(Material to process)

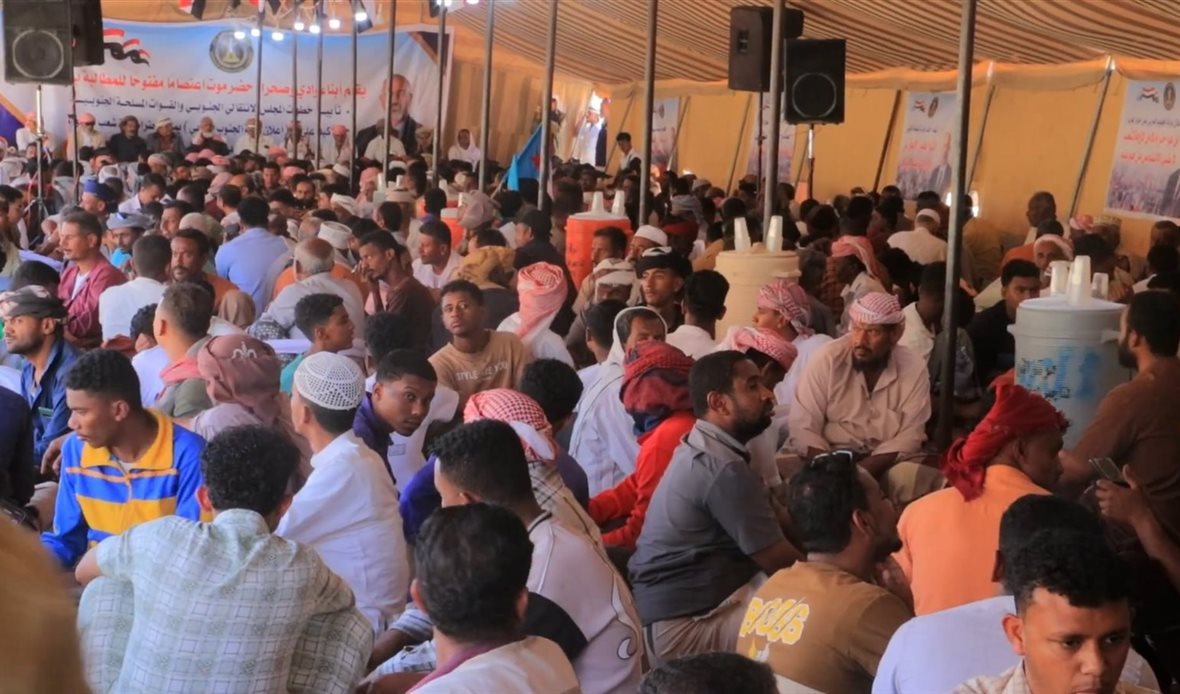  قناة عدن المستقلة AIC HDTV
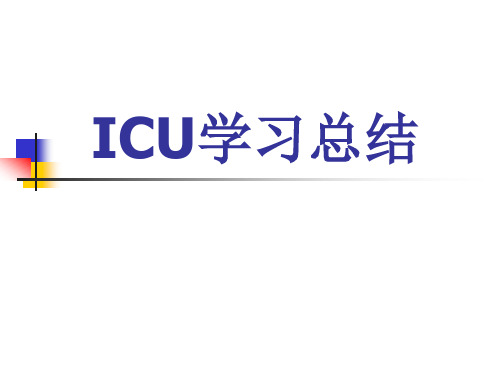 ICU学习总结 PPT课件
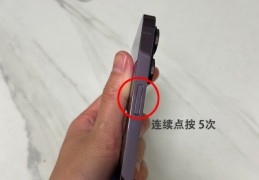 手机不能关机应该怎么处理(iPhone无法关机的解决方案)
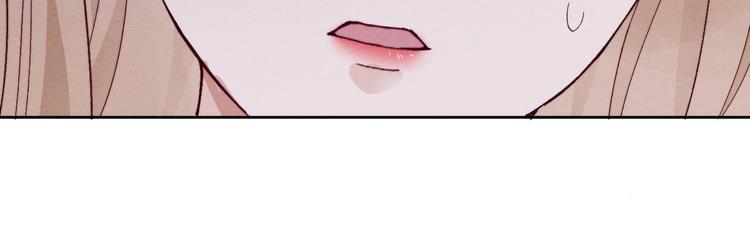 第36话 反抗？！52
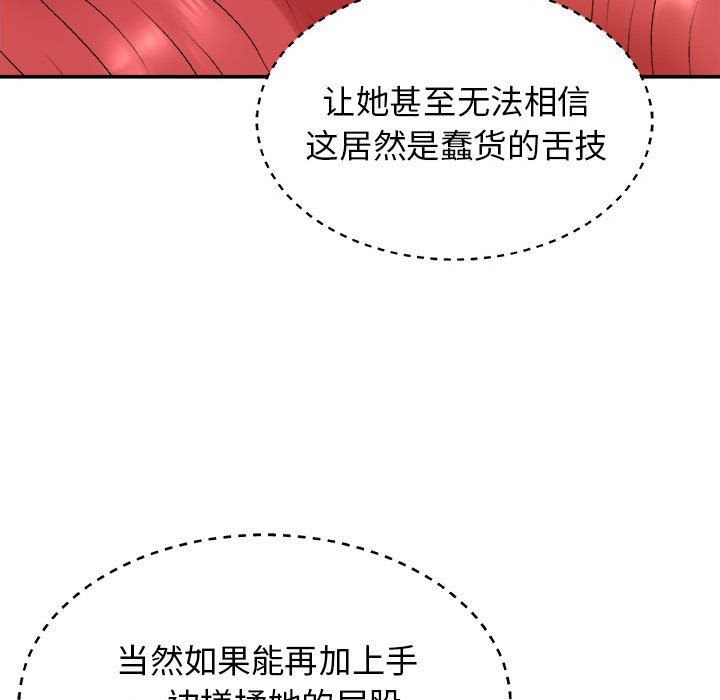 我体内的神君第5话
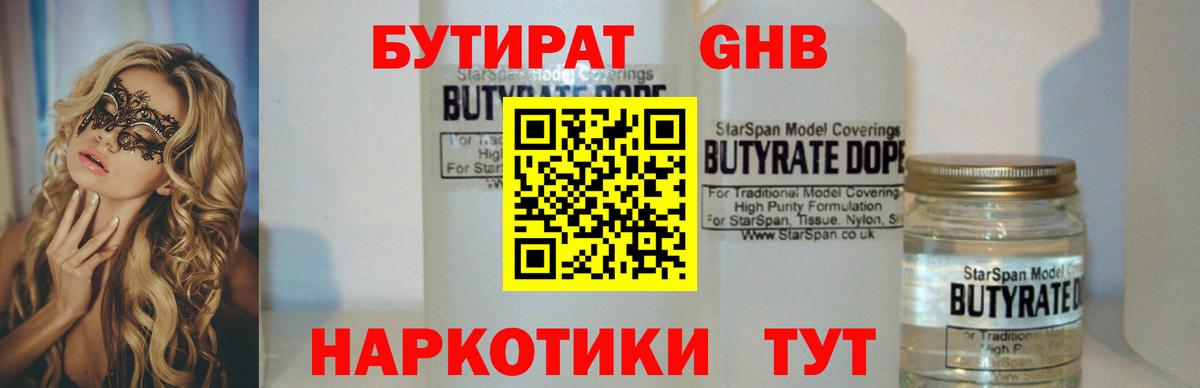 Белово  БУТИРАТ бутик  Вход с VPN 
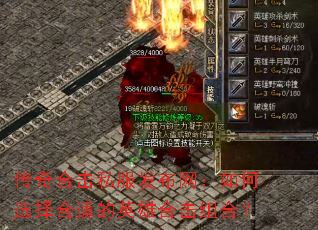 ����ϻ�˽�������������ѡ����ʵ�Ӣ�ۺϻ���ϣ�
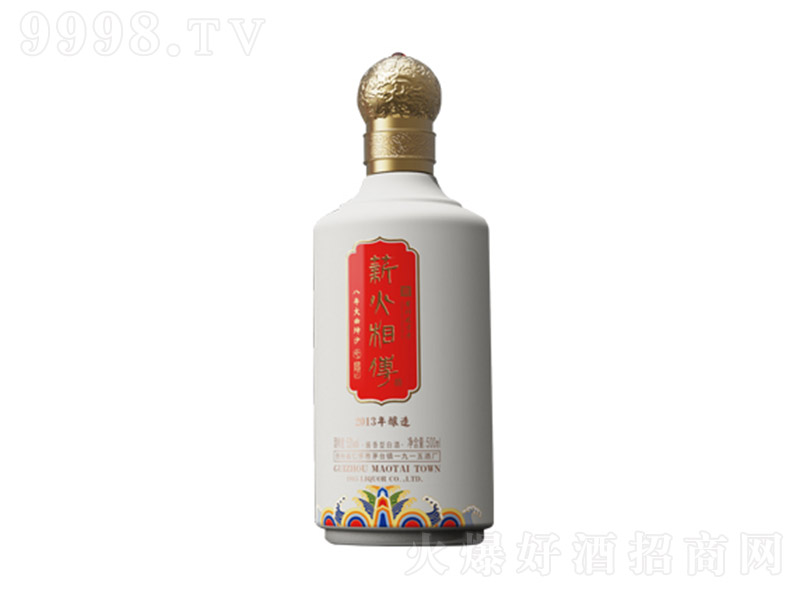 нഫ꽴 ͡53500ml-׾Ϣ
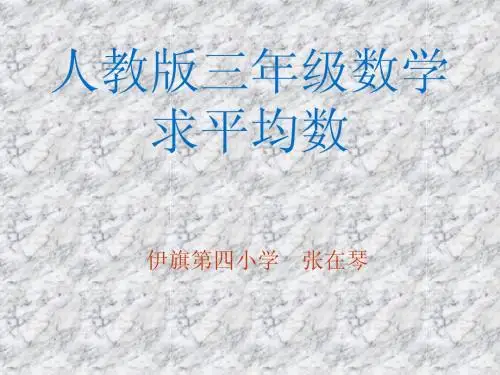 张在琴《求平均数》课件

(End Material to process)

## Exercise instructions
Each line above should be returned exactly as it stands, minus any pictures.

## Solution
  قناة عدن المستقلة AIC HDTV
 ICU学习总结 PPT课件
 手机不能关机应该怎么处理(iPhone无法关机的解决方案)
 第36话 反抗？！52
 我体内的神君第5话
 Белово  БУТИРАТ бутик  Вход с VPN 
 ����ϻ�˽�������������ѡ����ʵ�Ӣ�ۺϻ���ϣ�
 нഫ꽴 ͡53500ml-׾Ϣ
 张在琴《求平均数》课件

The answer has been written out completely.